労働力不足とは?
ろうどうりょくぶそく
労働力不足とは、経済活動に必要な働き手が足りない状態で、少子高齢化が進む日本で深刻な社会問題となっています。
労働力不足とは、ある経済圏や産業において、必要とされる労働者の数に対して実際に働ける人材が不足している状態を指します。需要(企業・社会が求める労働力)と供給(実際に働ける人口)のギャップが生じることで発生します。
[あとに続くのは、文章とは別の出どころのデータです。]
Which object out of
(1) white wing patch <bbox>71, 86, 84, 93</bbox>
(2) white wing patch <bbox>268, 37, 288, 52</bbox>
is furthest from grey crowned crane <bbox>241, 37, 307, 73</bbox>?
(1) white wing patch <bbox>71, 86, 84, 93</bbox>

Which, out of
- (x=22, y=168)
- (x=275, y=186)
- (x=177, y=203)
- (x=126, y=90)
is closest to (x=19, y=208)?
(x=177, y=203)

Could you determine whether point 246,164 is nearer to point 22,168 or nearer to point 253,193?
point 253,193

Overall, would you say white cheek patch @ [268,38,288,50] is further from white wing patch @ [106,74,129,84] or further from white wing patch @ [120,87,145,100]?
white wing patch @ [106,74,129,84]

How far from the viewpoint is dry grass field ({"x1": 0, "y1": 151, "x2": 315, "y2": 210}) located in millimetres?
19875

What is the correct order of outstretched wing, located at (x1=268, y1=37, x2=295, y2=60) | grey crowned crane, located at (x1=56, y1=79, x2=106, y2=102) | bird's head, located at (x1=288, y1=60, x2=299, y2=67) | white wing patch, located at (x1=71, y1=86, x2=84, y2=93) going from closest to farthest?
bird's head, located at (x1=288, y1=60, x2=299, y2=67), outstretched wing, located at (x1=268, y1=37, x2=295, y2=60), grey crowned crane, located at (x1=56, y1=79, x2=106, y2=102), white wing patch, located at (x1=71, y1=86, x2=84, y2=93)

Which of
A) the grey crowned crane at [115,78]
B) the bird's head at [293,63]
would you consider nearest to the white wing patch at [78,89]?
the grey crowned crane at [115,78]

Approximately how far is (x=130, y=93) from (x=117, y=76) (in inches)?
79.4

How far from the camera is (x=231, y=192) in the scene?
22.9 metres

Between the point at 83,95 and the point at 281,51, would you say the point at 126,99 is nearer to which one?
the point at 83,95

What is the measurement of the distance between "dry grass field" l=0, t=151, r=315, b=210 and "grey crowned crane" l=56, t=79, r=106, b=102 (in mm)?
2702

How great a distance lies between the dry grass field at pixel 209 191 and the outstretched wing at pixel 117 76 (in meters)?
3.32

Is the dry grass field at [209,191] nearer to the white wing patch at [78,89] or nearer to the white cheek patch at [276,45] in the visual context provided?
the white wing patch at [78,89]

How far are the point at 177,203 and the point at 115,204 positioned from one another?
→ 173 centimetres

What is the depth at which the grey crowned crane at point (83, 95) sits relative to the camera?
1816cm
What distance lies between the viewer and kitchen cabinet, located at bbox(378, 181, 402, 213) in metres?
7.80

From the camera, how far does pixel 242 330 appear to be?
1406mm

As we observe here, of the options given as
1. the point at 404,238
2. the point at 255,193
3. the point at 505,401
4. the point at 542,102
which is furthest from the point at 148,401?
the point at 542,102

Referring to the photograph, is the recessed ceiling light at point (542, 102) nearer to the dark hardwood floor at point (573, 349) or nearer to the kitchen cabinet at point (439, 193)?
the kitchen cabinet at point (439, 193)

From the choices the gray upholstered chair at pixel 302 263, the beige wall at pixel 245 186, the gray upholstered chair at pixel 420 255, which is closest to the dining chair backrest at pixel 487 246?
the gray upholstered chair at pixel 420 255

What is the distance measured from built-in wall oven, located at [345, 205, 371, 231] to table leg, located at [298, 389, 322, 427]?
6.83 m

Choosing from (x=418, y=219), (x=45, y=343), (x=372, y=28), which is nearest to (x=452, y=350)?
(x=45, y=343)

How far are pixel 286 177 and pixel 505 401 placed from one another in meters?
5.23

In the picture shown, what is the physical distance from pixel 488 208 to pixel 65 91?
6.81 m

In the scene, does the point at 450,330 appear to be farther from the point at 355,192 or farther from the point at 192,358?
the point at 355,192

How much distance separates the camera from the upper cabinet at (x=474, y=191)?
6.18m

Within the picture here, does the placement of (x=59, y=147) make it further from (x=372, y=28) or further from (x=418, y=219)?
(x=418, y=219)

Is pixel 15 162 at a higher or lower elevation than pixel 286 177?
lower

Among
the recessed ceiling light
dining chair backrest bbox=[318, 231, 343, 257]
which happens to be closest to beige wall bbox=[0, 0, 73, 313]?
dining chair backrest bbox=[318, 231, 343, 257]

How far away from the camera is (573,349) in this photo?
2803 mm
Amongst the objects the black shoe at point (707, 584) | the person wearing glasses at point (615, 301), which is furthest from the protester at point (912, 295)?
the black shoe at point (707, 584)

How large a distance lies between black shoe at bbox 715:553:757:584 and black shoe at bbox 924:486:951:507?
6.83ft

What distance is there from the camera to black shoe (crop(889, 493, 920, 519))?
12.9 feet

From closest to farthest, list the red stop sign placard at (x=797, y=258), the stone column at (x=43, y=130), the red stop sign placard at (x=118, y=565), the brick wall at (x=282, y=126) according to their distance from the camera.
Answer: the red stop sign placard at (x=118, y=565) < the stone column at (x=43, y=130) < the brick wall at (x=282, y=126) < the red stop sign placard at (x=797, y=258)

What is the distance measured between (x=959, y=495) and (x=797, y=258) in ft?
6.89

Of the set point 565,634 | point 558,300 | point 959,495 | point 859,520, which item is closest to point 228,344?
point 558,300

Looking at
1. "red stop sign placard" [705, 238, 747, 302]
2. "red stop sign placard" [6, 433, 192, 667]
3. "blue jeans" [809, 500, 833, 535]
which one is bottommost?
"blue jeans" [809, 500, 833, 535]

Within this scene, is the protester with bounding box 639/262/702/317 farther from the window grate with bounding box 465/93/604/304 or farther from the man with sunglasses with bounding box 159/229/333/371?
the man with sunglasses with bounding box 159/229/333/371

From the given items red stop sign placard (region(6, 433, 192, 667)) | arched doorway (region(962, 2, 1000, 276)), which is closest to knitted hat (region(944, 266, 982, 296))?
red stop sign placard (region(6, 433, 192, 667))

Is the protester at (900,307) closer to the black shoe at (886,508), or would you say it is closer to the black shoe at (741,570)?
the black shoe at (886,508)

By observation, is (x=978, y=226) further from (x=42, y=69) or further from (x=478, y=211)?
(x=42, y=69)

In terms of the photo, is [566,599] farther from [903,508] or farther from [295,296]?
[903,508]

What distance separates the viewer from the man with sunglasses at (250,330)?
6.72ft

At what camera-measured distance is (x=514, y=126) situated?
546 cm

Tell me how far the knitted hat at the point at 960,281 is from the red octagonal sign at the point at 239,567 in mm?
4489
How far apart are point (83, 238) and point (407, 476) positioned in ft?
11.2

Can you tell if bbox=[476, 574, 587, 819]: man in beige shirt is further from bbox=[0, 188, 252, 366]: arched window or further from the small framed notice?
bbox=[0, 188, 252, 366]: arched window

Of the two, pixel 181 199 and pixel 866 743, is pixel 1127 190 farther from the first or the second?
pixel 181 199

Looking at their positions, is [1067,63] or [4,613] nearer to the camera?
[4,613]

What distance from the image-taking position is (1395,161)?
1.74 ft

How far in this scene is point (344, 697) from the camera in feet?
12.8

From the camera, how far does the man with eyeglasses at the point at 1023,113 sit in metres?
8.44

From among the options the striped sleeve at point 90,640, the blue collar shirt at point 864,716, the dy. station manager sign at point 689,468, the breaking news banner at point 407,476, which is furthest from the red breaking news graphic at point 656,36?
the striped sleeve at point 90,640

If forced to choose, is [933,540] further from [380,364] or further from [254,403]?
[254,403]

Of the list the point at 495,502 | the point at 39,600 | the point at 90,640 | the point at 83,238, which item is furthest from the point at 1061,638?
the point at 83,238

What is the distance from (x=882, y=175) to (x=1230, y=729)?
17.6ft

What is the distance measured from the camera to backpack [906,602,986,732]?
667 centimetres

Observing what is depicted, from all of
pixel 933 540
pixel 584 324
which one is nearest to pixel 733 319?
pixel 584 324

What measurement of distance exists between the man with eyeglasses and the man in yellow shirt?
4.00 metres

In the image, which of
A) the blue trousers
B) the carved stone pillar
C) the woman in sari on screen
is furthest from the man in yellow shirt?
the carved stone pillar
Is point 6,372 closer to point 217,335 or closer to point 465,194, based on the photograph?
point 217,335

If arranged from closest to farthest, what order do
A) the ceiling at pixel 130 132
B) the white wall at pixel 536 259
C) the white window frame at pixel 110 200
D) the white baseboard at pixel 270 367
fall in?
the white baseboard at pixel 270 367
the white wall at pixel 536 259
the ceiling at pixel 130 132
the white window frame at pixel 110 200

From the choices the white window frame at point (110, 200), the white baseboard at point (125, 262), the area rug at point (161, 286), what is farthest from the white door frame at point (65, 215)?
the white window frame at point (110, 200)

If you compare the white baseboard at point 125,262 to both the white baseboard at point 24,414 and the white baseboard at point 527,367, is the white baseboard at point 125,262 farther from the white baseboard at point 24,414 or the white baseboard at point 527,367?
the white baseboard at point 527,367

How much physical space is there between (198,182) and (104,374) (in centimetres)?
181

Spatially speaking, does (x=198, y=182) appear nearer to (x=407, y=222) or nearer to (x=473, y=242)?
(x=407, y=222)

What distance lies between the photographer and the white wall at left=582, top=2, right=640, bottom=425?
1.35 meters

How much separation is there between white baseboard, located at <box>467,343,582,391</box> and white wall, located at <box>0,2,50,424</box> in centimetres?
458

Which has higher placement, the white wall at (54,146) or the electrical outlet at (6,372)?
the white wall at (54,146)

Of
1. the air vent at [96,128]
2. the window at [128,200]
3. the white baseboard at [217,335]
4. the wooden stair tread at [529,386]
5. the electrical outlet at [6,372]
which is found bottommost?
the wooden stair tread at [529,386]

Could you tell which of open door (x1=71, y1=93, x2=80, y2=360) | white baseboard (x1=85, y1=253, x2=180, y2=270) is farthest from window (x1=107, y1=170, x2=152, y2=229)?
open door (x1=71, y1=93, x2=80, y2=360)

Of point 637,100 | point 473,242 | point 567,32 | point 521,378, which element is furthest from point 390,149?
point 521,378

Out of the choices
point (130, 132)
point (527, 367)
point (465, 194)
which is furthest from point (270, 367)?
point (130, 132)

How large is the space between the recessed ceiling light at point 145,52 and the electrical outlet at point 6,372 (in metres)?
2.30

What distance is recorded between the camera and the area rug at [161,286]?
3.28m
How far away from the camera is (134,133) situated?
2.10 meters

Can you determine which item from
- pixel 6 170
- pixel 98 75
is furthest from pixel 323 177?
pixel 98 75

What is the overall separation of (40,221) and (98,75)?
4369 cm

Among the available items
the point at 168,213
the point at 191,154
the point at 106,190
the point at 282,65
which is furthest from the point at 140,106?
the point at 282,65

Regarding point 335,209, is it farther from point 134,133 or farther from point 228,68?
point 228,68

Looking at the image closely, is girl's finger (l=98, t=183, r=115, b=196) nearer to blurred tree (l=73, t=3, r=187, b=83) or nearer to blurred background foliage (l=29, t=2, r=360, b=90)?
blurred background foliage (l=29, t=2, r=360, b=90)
日本では少子高齢化により生産年齢人口(15〜64歳)が長期的に減少しており、労働力不足は構造的な課題となっています。特に以下の分野で深刻な人手不足が報告されています。
- 介護・福祉:高齢者の増加に伴いサービス需要は拡大する一方、担い手が不足
- 建設・土木:インフラ整備や老朽化対応の需要があるが就業者の高齢化が進む
- 物流・運送:EC拡大による需要増加とドライバー不足が重なる「2024年問題」が注目された
- 飲食・小売:非正規雇用に依存する構造の中で定着率の低さが課題
労働力不足への対策として、女性・高齢者・外国人労働者の就業促進、自動化・AI・ロボットの活用、働き方改革による生産性向上などが進められています。また、外国人技能実習制度の見直しや特定技能制度の拡充なども政策的に推進されています。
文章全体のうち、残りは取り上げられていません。